I swam for 1 hour and 24 minutes and realised that I just wasn’t enjoying it. I spent the next 36 minutes trying to find something in my head that would allow me to continue – singing, thinking of loved ones, counting strokes, imagining completing the Windermere swim, remembering previous 1-way Windermere swims – I tried it all and nothing worked. So after two hours I got out. I just couldn’t find a reason to continue. I did get ‘persuaded’ to get back in again a bit later and I did the last two hours of the swim, but still – very much a DNF.

Both of these have changed the way that I think about myself as a swimmer.

Firstly, they have meant that I will no longer be swimming 2-way Windermere this year. Even if I wanted to, at this rate I’ll never be ready. So that’s now out. But they also made me think about whether I ever want to go long again, or am I just not feeling it right now.

While I’ve been thinking all of this through, this weekend I caught up with the Mind Over Marathon programme about people with mental health problems training to run this year’s London marathon. It was a great programme and definitely worth a watch. While watching it I thought about my own mental health.

My back was injured last summer. I didn’t swim at all and at times during last summer I could barely stand. At first I put my recent DNFs down to that – down to the fact that I’m still not strong enough after that physical injury. However, the realisation that I’ve come to is that the physical injury also brought about a mental injury and that while I’m physically better (although maybe not completely) I’m not yet mentally better.

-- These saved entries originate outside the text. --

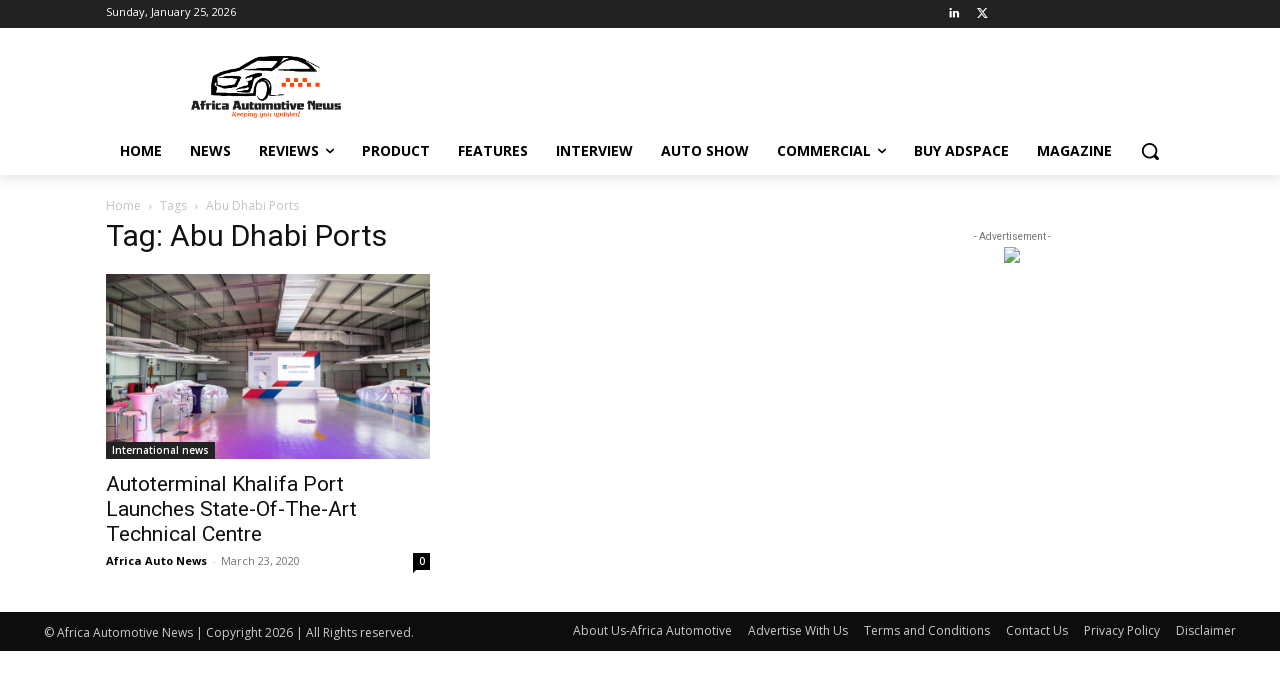

--- FILE ---
content_type: text/html; charset=utf-8
request_url: https://www.google.com/recaptcha/api2/aframe
body_size: 267
content:
<!DOCTYPE HTML><html><head><meta http-equiv="content-type" content="text/html; charset=UTF-8"></head><body><script nonce="QsJOfsGQvde_MjUlevCWtw">/** Anti-fraud and anti-abuse applications only. See google.com/recaptcha */ try{var clients={'sodar':'https://pagead2.googlesyndication.com/pagead/sodar?'};window.addEventListener("message",function(a){try{if(a.source===window.parent){var b=JSON.parse(a.data);var c=clients[b['id']];if(c){var d=document.createElement('img');d.src=c+b['params']+'&rc='+(localStorage.getItem("rc::a")?sessionStorage.getItem("rc::b"):"");window.document.body.appendChild(d);sessionStorage.setItem("rc::e",parseInt(sessionStorage.getItem("rc::e")||0)+1);localStorage.setItem("rc::h",'1769366168742');}}}catch(b){}});window.parent.postMessage("_grecaptcha_ready", "*");}catch(b){}</script></body></html>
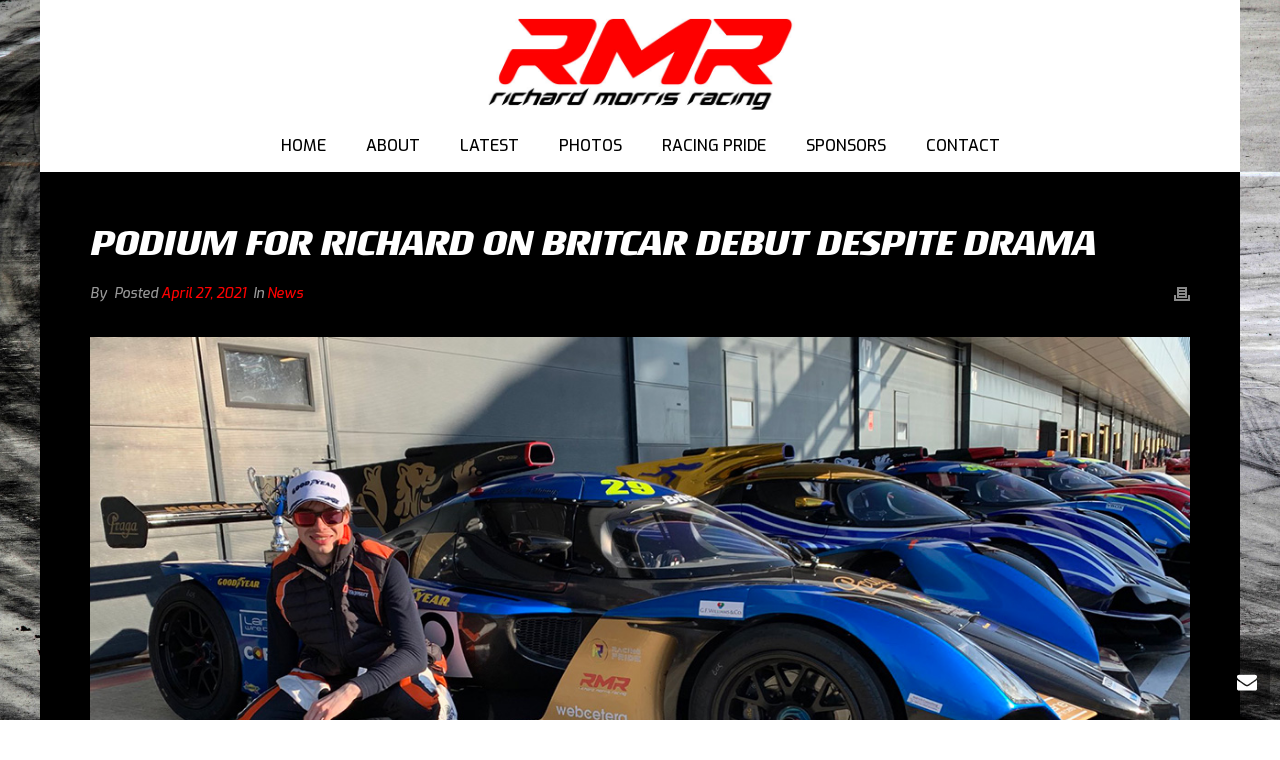

--- FILE ---
content_type: text/plain
request_url: https://www.google-analytics.com/j/collect?v=1&_v=j102&a=998901608&t=pageview&_s=1&dl=https%3A%2F%2Frichardmorrisracing.com%2F2021%2F04%2F27%2Fpodium-for-richard-on-britcar-debut-despite-drama%2F&ul=en-us%40posix&dt=Podium%20for%20Richard%20on%20Britcar%20Debut%20Despite%20Drama%20%E2%80%93%20Richard%20Morris%20Racing&sr=1280x720&vp=1280x720&_u=IEBAAEABAAAAACAAI~&jid=1224439232&gjid=342759118&cid=374598841.1769429613&tid=UA-1971206-105&_gid=432630172.1769429613&_r=1&_slc=1&z=156271798
body_size: -453
content:
2,cG-6DR6HCRQFQ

Like most people, I don’t talk about mental health issues hardly at all. But watching the programme made me realise that I was probably suffering from depression as well as a bad back last summer. I certainly had suicidal thoughts on a number of occasions. I was numb and couldn’t see the point of it all. I wasn’t enjoying life and wasn’t sure that it was worth continuing with. In many senses I was lucky as I knew that my son still needed me, but I remember rationalising (of a sorts) with myself and telling myself that if things hadn’t improved by the time he was 18…

Watching the programme made me realise that the mental health issue was an injury that I’ve still not recovered from. Just like a physical injury it needs not only to heal, but to be given time to be built back up to full strength – and I’m not there yet, which is why I couldn’t complete my recent swims. However, also like a phyisical injury it may relapse and I need to watch for the signs of that.

So, the rest of this year will be about continuing to build up my physical strength, but also my mental strength. I’ll swim, but maybe not [too] long and not [too] hard.